Tom Brady is feeling and looking good coming into Tampa Bay Buccaneers training camp from everything we've seen and heard. He is now fully immersed and comfortable in Bruce Arians' offense. His body apparently remains capable of playing professional football entering Year 22. Brady told Peter King he hopes 2021 will be the "best year" of his career earlier this week.
That's an extremely high bar to set for a Hall of Fame quarterback with numerous statistical records under his belt and seven rings. But we all learned long ago that with Brady, nothing is out of reach. Brian Griese went on the Dan Patrick Show to express his confidence that his old college teammate would actually do what he hopes and put forth the best season of his career in 2021.

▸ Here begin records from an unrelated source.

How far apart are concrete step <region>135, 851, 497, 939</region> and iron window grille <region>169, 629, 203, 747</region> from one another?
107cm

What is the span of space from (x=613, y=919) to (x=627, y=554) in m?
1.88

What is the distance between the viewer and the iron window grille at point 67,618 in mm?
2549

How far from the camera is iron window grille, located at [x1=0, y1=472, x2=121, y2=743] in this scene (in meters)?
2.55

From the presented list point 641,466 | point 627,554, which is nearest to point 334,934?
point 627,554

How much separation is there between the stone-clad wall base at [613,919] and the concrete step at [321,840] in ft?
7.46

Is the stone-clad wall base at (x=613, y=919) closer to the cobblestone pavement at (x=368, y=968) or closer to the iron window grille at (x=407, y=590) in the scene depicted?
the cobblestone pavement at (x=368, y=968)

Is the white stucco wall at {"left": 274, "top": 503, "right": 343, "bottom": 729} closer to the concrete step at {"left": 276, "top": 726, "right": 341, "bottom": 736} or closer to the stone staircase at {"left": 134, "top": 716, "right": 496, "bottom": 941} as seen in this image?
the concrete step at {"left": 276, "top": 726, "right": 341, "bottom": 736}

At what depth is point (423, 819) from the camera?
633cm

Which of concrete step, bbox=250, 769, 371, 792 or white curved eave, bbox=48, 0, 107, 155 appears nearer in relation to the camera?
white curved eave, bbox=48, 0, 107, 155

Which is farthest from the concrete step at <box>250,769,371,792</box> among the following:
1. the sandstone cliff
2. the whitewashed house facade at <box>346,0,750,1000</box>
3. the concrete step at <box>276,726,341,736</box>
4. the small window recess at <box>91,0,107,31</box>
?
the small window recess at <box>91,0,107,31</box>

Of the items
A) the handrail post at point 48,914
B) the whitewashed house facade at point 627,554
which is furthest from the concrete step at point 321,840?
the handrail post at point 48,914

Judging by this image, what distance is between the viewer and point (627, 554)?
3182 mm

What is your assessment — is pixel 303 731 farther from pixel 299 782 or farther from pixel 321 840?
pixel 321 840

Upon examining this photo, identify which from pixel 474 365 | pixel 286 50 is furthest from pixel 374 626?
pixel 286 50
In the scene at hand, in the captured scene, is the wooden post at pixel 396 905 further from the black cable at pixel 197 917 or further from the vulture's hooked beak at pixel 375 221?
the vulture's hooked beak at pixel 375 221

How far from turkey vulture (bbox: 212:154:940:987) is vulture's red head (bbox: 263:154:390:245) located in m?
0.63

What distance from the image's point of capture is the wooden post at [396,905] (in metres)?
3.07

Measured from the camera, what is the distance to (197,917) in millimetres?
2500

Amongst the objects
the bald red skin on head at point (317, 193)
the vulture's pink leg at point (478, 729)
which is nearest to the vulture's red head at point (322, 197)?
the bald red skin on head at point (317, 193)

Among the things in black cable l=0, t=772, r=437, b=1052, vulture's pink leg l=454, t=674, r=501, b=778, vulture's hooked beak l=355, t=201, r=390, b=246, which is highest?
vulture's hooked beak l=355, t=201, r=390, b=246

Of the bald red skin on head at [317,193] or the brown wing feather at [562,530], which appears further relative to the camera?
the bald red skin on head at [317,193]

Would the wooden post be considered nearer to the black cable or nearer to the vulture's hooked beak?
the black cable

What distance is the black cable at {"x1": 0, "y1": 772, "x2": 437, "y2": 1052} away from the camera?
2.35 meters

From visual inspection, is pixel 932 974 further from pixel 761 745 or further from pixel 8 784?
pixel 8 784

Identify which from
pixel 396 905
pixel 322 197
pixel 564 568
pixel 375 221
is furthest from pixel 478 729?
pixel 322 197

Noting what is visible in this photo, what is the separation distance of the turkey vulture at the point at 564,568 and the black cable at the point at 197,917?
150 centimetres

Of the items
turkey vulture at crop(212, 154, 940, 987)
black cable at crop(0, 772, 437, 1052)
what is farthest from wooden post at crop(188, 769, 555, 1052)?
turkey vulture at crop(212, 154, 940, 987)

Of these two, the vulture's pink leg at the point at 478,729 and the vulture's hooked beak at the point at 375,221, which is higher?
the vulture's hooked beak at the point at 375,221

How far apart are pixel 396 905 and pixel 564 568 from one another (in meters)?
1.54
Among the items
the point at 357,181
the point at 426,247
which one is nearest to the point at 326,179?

That seems insane. Brady is the architect of arguably the greatest season of quarterbacking ever when he set multiple records and won every single regular-season game in 2007. It doesn't seem possible to get much better than that. Sure, other signal-callers have exceeded the statistical landmarks he set that year when he threw for 4,806 yards and 50 touchdowns with only eight interceptions. But he was the engine that drove the most dangerous offense ever while setting records. Not winning the Super Bowl is obviously quite a stain to have on that season, but even that doesn't prevent it from appearing on short lists of Brady's best seasons ever.
So let's look at things realistically. For Brady to have what we would all unilaterally consider his best season ever, he would have to surpass those statistical benchmarks while captaining the best team in the league and establishing one of the best offenses in history. He wouldn't necessarily need to win every game, but it would have to be close. We're talking 16-1or 15-2 at worst. Brady will, however, have an extra game this season to accomplish all this.
Throwing for more than 4,806 yards is the most attainable goal out of those items. The Bucs quarterback threw for 4,633 yards last season when he was still getting acclimated to a new system and teammates, and getting into sync was a constant work in progress that didn't really finish until the playoffs. It would not be a surprise at all for Brady to surpass that number, even if his season is average in all other regards when it's all said and done.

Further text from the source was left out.